2015年7月5日日曜日

新美南吉展

 いわき市立草野心平記念文学館で夏の企画展「新美南吉展―光りかがやく作品」がきのう(7月4日)始まった。9月6日まで。4日、同記念館事業懇談会に出席したあと、館内の展示室をのぞいた。
 20歳のころ、宮沢賢治の童話を読みふけった。児童文学について語り合う人間もいた。新美南吉はその人間を通じて知った。南吉は15歳のときに、日記に「悲哀は愛に変る」と記したという。「ごん狐」に、賢治作品にも通じる献身と犠牲、それこそ南吉が心に秘めた「悲哀と愛」を感じた。

 そのころまで阿武隈、いやどこの里や山里でも、大人が真顔で狐に化かされた話をしていた。そうした民話が暮らしのなかに息づいている“狐文化”のなかで生まれ育った。

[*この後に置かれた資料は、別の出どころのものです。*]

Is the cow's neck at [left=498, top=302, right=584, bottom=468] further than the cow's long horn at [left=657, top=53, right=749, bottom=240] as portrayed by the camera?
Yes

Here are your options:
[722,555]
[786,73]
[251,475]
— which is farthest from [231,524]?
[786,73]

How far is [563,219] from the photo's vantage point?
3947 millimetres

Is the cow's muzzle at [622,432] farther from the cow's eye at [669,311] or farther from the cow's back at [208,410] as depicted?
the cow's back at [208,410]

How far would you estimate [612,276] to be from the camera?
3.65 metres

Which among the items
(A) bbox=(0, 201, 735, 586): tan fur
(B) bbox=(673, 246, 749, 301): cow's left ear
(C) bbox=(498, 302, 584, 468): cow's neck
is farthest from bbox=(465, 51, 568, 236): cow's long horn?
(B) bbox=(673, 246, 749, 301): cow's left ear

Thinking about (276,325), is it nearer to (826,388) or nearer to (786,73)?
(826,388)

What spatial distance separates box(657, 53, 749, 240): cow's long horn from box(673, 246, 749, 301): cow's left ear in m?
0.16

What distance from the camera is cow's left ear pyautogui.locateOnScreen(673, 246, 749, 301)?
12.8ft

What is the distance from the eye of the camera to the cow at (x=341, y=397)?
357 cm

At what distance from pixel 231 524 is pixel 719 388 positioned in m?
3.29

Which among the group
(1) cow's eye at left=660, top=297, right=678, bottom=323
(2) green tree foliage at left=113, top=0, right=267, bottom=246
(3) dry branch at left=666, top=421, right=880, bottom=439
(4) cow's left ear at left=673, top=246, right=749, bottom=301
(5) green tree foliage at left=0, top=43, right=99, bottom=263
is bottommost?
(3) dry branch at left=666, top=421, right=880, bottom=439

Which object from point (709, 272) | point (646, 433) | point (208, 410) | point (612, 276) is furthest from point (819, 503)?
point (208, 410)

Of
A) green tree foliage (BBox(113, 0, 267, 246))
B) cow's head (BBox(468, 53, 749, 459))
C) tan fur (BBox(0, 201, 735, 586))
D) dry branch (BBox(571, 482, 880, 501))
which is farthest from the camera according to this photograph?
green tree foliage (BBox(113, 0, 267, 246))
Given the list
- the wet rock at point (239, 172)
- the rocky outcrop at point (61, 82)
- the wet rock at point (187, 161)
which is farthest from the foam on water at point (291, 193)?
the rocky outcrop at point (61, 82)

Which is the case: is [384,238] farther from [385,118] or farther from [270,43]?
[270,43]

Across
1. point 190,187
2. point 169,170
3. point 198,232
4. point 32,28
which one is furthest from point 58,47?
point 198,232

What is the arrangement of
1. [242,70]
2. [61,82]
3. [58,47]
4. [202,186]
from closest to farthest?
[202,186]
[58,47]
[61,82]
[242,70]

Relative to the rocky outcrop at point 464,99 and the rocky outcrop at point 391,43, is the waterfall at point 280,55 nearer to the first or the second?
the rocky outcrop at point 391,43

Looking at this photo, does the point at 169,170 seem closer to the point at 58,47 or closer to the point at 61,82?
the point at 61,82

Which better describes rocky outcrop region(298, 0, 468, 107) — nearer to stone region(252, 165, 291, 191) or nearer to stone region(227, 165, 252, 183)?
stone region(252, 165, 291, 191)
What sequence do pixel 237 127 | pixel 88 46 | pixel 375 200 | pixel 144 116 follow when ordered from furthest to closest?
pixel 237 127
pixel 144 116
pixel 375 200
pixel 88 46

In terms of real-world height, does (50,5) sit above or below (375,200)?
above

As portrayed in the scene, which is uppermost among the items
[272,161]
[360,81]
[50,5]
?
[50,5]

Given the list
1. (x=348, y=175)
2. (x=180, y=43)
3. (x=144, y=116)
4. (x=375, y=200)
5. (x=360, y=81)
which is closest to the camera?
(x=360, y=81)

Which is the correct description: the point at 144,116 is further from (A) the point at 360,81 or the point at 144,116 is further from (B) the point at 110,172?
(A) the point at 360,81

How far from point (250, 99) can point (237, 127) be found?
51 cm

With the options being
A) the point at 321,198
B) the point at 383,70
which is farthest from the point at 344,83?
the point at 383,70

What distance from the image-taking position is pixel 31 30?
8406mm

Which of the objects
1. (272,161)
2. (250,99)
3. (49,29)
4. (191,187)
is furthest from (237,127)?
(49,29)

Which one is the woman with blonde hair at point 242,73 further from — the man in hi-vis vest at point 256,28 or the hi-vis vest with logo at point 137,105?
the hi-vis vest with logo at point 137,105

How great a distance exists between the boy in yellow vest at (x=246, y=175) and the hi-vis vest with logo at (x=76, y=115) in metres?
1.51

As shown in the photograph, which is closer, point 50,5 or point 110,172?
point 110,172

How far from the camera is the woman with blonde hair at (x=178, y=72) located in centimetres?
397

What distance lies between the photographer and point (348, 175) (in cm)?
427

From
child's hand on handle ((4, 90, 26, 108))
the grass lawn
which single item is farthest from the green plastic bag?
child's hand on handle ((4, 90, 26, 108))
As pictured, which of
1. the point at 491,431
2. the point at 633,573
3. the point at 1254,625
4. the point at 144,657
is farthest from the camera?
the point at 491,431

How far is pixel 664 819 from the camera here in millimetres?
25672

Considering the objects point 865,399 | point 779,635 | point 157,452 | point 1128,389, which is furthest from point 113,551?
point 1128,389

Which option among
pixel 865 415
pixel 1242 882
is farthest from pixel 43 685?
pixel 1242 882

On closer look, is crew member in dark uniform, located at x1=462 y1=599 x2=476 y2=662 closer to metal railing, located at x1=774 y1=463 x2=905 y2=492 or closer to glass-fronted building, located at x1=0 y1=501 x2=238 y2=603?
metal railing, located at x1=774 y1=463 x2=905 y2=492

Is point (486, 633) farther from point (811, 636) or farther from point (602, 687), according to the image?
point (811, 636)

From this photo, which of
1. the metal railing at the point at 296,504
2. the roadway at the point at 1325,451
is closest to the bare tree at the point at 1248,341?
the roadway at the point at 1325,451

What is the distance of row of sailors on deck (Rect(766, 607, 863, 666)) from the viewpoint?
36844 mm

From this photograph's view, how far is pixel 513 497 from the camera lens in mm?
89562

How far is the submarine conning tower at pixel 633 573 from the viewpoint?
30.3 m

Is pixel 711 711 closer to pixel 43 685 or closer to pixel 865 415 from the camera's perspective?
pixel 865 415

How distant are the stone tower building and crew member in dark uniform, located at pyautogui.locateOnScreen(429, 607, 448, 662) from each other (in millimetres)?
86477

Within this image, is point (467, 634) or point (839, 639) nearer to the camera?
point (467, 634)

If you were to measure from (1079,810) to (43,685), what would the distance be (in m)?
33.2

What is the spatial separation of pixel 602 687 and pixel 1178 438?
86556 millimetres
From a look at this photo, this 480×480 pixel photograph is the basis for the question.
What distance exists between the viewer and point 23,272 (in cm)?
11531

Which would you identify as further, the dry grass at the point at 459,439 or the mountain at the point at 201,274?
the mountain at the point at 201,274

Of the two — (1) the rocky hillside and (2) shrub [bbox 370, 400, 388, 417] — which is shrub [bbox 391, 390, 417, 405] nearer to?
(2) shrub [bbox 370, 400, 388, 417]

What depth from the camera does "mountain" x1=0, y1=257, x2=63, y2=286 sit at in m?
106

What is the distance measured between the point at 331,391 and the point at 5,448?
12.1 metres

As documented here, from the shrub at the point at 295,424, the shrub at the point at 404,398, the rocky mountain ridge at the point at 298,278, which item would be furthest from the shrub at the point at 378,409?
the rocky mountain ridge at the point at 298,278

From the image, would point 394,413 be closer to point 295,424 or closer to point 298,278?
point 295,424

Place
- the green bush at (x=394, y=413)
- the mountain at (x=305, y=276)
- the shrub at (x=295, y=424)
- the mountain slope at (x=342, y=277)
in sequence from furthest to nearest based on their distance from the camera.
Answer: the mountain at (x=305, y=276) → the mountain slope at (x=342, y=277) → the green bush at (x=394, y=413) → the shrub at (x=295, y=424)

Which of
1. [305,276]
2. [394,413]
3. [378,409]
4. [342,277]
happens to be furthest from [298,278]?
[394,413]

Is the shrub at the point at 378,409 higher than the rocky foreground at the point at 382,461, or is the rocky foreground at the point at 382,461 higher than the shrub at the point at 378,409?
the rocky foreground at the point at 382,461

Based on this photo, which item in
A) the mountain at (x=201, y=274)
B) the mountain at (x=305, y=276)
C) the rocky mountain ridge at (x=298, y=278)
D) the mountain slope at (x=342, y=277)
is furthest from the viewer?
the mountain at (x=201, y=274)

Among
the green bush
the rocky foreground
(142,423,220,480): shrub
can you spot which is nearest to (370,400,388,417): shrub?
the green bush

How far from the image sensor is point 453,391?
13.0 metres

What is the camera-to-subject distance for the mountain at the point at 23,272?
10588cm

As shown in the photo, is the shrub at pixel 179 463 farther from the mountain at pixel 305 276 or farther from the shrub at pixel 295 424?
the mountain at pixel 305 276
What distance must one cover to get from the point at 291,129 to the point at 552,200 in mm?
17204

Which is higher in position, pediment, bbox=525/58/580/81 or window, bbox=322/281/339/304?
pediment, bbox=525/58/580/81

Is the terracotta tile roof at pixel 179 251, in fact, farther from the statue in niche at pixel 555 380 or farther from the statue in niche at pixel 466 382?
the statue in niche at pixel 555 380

6、7歳のころの記憶。「あれは何の声?」「狐」。山中の一軒家である母方の祖母の家に泊まった晩、向かい山から聞こえてくる狐の鳴き声に、だまされたらどうしよう、と縮み上がった。「ごん狐」もそんな“狐文化”の延長線上で読んだ。

 賢治没後の昭和9(1934)年、東京・新宿で「第1回宮沢賢治友の会」が開かれる。その席に心平も南吉もいた。2人の関係はそれ以上に進展したかどうか。

作品を介したつながりでいえば、皇太子夫妻(現天皇・皇后両陛下)と旧小川町立小川小・中学校戸渡(とわだ)分校生との交流が挙げられる。

 心平記念文学館発行の冊子=写真=によると、昭和34(1959)年、同36年、分校生が皇居に地元のヤマユリの球根を寄贈する。そのお礼に、お2人から『新美南吉童話全集』(全3巻)とメタセコイアの苗木が贈られた。

 分校はやがて廃校になり、建物は「戸渡リターンプロジェクト」の拠点として再利用された。その後、震災・原発事故がおきる。プロジェクトの顛末(てんまつ)は、当事者のYさんのブログ・フェイスブックに譲るとして、旧分校に設置されたリアルタイム線量計は現在、0.27前後で推移している。

 南吉の話からそれた。「おじいさんのランプ」も忘れがたい物語だ。文明開化の世になって、ムラの家の明かりが行灯(あんどん)からランプに替わり、ランプからさらに電灯に替わる。いうならば「明かりの変遷史」だ。

 山中の祖母の家には、江戸と明治の明かりが残っていた。昭和30年代後半、ふもとにある叔父(祖母の二男、長男は戦死)の家の隣に移転するまで、祖母の家には電気がなかった。夜はいろりの近くにランプがともり、寝床には行灯が用意された。そんな薄暗い家の中にいるだけでも怖いのに、狐の鳴き声が響くと、もうふとんをかぶって寝るしかなかった。
 
 そう、悲しみを含んだ懐かしさ――われわれ団塊の世代までは、南吉の作品の時代背景、舞台(ムラ)がまだわかる。不夜城のように明るいマチで育った世代や現代っ子は南吉の作品世界にリアリティーを感じられるかどうか。夏休みになったら、孫と一緒に隠居に泊まって、幽霊のまねをして「マモー」とやりたくなった。